Le documentaire, qui donne la parole aux sans-abri parisiens, sera ensuite visible durant deux semaines sur les écrans du cinéma de la Caserne de Bonne. Très pris par l’actualité de son film et ses rencontres avec les spectateurs, son réalisateur a toutefois pu nous accorder un peu de son temps pour répondre à quelques questions.
Le Bon Plan — On peut penser qu’il y a deux tabous au cinéma : on ne montre pas de vieux, et on ne montre pas de SDF. A-t-il été difficile de monter le projet d’un film donnant dans son intégralité la parole à des sans-abri ?

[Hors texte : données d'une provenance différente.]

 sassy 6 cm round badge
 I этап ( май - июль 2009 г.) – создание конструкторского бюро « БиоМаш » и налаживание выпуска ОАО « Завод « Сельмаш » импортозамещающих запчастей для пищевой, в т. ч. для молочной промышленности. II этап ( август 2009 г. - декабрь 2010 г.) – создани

Claus Drexel — Ce qui fait vraiment souffrir notre société, c’est que l’on considère les gens en fonction de leur rentabilité. Les SDF, comme les vieux, ne sont pas rentables, et du coup on leur enlève toute dignité. C’était donc la raison d’être du film : leur donner la parole et montrer que ce sont des gens qui ont autant de valeur que n’importe qui. C’était vraiment la volonté de départ. Et pour le financement, je rends un immense hommage à mon producteur, Florent Lacaze, un gars absolument incroyable qui a financé intégralement le film de A à Z, de sa poche. Nous avons reçu une aide du CNC, mais seulement après que le film ait été réalisé. Les producteurs font certainement un excellent boulot mais ils ne veulent plus financer un film s’ils n’ont pas d’aides derrière, et souvent ils ne font plus que remplir les carnets de commande des chaînes de télévision, en s’amputant de ce qui fait la part la plus belle de leur métier. Il n’y a quasiment plus personne qui prend des risques, comme l’a fait Florent.
Dans ce film, la parole n’est donnée qu’aux personnes sans-abri, sans commentaires ou voix-off, à cent lieues d’un documentaire de télévision, dans le fond comme dans la forme.

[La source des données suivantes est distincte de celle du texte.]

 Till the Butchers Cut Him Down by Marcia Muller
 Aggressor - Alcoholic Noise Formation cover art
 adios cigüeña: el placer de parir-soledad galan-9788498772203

Je suis parti en faisant la démarche inverse de celle d’un journaliste : je ne me suis pas documenté ou renseigné sur ce monde-là, parce que je ne voulais pas être marqué par des préconçus. Je me faisais l’idée d’être un extraterrestre arrivant à Paris la nuit et découvrant le monde en fonction des gens qu’il rencontre. Je n’ai rien contre la télévision, mais avec elle il faut toujours entrer dans des cases : faire cinquante-deux minutes, pour prévoir huit minutes de publicité… Avec mon producteur, on a voulu faire un film de cinéma, ayant la durée qu’il doit avoir. Le film aurait pu faire une heure douze comme deux heures et trois minutes. Il en fait une heure trente-huit parce que c’est la durée qu’il nous a semblé devoir avoir, en fonction de la parole qui nous a été offerte.
Les personnes sans-abri que vous avez rencontrées vivent dans des conditions de dureté extrême sans forcément donner l’impression d’en avoir elles-mêmes conscience.

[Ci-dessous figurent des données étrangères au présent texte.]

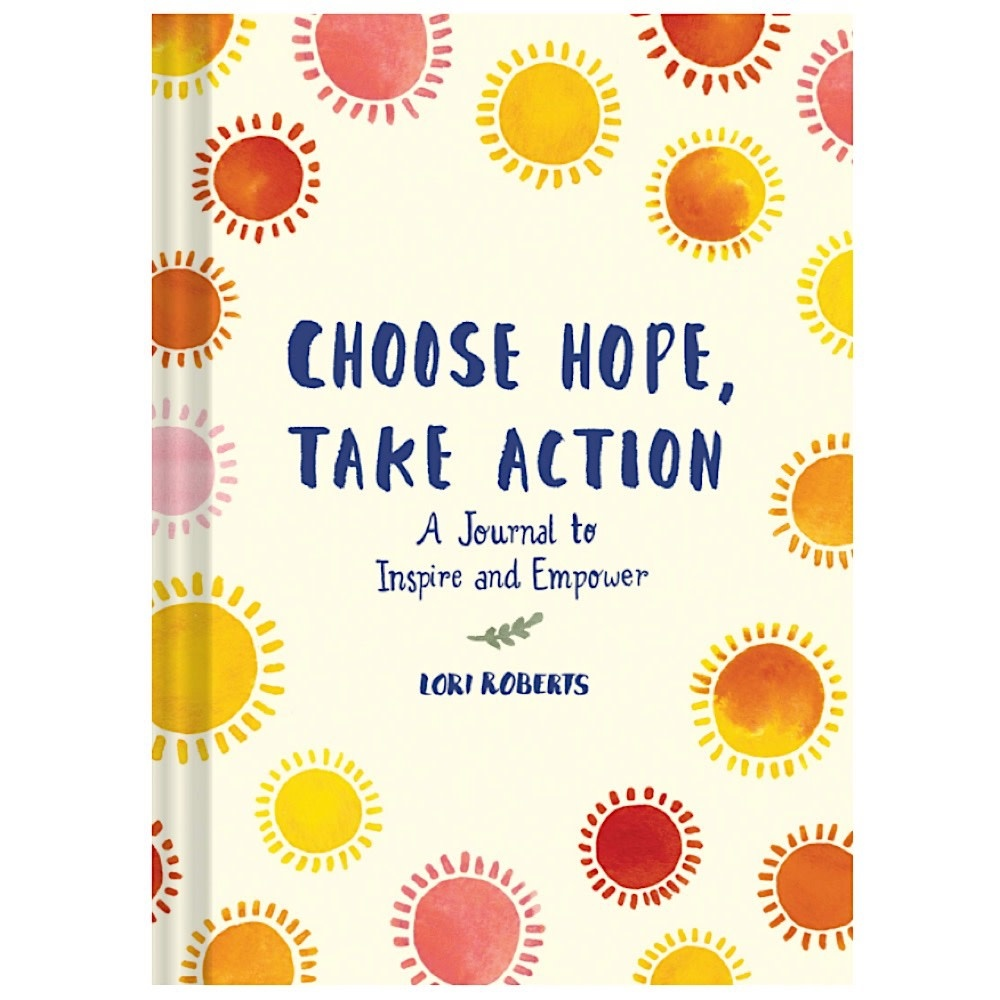 Lori Roberts Journal - Choose Hope Take Action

Effectivement, ils ne sont pas révoltés, ils disent ne pas avoir besoin de grand-chose, et c’est pour moi une véritable leçon de vie. Ce sont les plus démunis d’entre nous tous qui nous disent que l’essentiel n’est pas l’argent, le luxe ou la croissance, ce que l’on n’arrête pas de nous répéter dans les médias. Ce sont eux qui nous disent que le plus important, c’est l’amitié, c’est le partage ou l’amour. Nous sommes dans une époque où plus personne ne prend le temps de réfléchir. Il faut le téléchargement immédiat, il faut que la connexion Internet soit plus rapide, il faut en permanence que les choses aillent vite… Eux, en revanche, passent leur journée à réfléchir. Ils sont un peu les derniers philosophes de notre société, les derniers gardiens de la ville-lumière. Ils savent que l’on peut vivre avec peu, que ce n’est pas la consommation qui rend heureux, et que le plus important c’est le lien social ou familial.
Les sans-abri qui apparaissent dans ce film ont-ils pu le voir ? Avez vous eu des retours de leur part ?
La projection à leur intention était pour moi la plus importante de toutes. Mais après avoir ressenti une émotion très violente durant la première projection publique du film pendant le Festival de Cannes, j’ai pensé que cela serait encore plus violent pour eux, voire dangereux. J’ai pensé qu’on ne pouvait pas leur montrer le film n’importe comment. On a donc organisé des projections dans des cadres familiers, tels que l’église Saint-Leu ou la Maison de Nanterre, mais on s’est rendu compte qu’ils n’avaient pas tellement envie de venir. Certains l’ont vu, mais la plupart ont jugé que ce n’était pas la peine, que l’essentiel était d’avoir été écouté.
On retrouve l’humilité…
Ils n’ont évidemment pas fait le film dans une logique de se montrer. Vers la fin du tournage, il n’était pas question pour nous de disparaître du jour au lendemain, mais je les prévenais que nous allions venir moins souvent et leur demandais s’ils avaient besoin de quelque chose, d’un peu d’argent, d’une tente, de vêtements… Quasiment tous m’ont répondu : tu nous as écouté, c’est ça l’essentiel. C’est ce moment d’écoute et de partage qui était important pour eux. Ce qu’il leur manque vraiment, c’est ce contact humain. L’enseignement du film, c’est l’importance de garder ce lien humain entre nous. Je ne veux pas minimiser les autres problèmes comme celui du logement, mais c’est la relation humaine qui reste plus importante que tout.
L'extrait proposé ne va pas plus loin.